Output all entries precisely.

═══ Extracted information

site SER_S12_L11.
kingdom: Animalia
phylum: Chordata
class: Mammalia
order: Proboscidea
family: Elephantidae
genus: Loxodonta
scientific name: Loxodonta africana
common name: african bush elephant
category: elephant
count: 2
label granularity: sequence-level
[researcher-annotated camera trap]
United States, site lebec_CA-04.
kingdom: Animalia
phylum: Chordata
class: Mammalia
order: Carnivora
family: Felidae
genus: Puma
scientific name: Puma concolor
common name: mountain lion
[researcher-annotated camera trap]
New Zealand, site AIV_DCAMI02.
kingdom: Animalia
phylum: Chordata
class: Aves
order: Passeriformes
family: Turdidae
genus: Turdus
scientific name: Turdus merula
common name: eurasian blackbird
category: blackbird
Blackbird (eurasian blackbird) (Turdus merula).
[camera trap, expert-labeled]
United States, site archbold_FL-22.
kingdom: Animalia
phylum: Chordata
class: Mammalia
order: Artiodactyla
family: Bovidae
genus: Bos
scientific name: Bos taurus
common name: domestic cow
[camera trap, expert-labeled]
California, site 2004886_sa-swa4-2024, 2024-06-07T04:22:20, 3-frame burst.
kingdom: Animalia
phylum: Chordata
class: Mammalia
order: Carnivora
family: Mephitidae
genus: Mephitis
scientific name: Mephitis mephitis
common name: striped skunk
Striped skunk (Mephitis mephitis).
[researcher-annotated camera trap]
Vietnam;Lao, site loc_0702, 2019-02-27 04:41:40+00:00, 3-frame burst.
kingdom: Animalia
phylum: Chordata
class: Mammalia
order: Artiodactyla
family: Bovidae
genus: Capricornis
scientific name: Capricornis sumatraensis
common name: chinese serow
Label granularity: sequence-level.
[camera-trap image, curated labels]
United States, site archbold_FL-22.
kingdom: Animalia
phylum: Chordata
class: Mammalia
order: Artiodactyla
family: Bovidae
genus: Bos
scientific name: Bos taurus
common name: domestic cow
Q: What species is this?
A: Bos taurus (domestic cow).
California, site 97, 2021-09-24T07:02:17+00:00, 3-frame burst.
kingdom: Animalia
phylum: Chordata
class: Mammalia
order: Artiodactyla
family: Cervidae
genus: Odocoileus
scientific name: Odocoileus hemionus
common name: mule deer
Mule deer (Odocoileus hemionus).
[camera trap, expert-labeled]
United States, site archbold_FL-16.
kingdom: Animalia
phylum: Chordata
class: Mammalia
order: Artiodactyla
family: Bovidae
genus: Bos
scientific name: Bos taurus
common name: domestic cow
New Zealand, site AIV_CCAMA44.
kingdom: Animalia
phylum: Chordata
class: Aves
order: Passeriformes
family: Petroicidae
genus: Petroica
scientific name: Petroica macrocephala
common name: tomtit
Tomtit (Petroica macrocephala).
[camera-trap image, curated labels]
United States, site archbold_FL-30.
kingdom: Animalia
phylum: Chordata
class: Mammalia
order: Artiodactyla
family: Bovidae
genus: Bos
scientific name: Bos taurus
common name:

══════

Answer to the problem »
site SER_S12_L11.
kingdom: Animalia
phylum: Chordata
class: Mammalia
order: Proboscidea
family: Elephantidae
genus: Loxodonta
scientific name: Loxodonta africana
common name: african bush elephant
category: elephant
count: 2
label granularity: sequence-level
[researcher-annotated camera trap]
United States, site lebec_CA-04.
kingdom: Animalia
phylum: Chordata
class: Mammalia
order: Carnivora
family: Felidae
genus: Puma
scientific name: Puma concolor
common name: mountain lion
[researcher-annotated camera trap]
New Zealand, site AIV_DCAMI02.
kingdom: Animalia
phylum: Chordata
class: Aves
order: Passeriformes
family: Turdidae
genus: Turdus
scientific name: Turdus merula
common name: eurasian blackbird
category: blackbird
Blackbird (eurasian blackbird) (Turdus merula).
[camera trap, expert-labeled]
United States, site archbold_FL-22.
kingdom: Animalia
phylum: Chordata
class: Mammalia
order: Artiodactyla
family: Bovidae
genus: Bos
scientific name: Bos taurus
common name: domestic cow
[camera trap, expert-labeled]
California, site 2004886_sa-swa4-2024, 2024-06-07T04:22:20, 3-frame burst.
kingdom: Animalia
phylum: Chordata
class: Mammalia
order: Carnivora
family: Mephitidae
genus: Mephitis
scientific name: Mephitis mephitis
common name: striped skunk
Striped skunk (Mephitis mephitis).
[researcher-annotated camera trap]
Vietnam;Lao, site loc_0702, 2019-02-27 04:41:40+00:00, 3-frame burst.
kingdom: Animalia
phylum: Chordata
class: Mammalia
order: Artiodactyla
family: Bovidae
genus: Capricornis
scientific name: Capricornis sumatraensis
common name: chinese serow
Label granularity: sequence-level.
[camera-trap image, curated labels]
United States, site archbold_FL-22.
kingdom: Animalia
phylum: Chordata
class: Mammalia
order: Artiodactyla
family: Bovidae
genus: Bos
scientific name: Bos taurus
common name: domestic cow
Q: What species is this?
A: Bos taurus (domestic cow).
California, site 97, 2021-09-24T07:02:17+00:00, 3-frame burst.
kingdom: Animalia
phylum: Chordata
class: Mammalia
order: Artiodactyla
family: Cervidae
genus: Odocoileus
scientific name: Odocoileus hemionus
common name: mule deer
Mule deer (Odocoileus hemionus).
[camera trap, expert-labeled]
United States, site archbold_FL-16.
kingdom: Animalia
phylum: Chordata
class: Mammalia
order: Artiodactyla
family: Bovidae
genus: Bos
scientific name: Bos taurus
common name: domestic cow
New Zealand, site AIV_CCAMA44.
kingdom: Animalia
phylum: Chordata
class: Aves
order: Passeriformes
family: Petroicidae
genus: Petroica
scientific name: Petroica macrocephala
common name: tomtit
Tomtit (Petroica macrocephala).
[camera-trap image, curated labels]
United States, site archbold_FL-30.
kingdom: Animalia
phylum: Chordata
class: Mammalia
order: Artiodactyla
family: Bovidae
genus: Bos
scientific name: Bos taurus
common name:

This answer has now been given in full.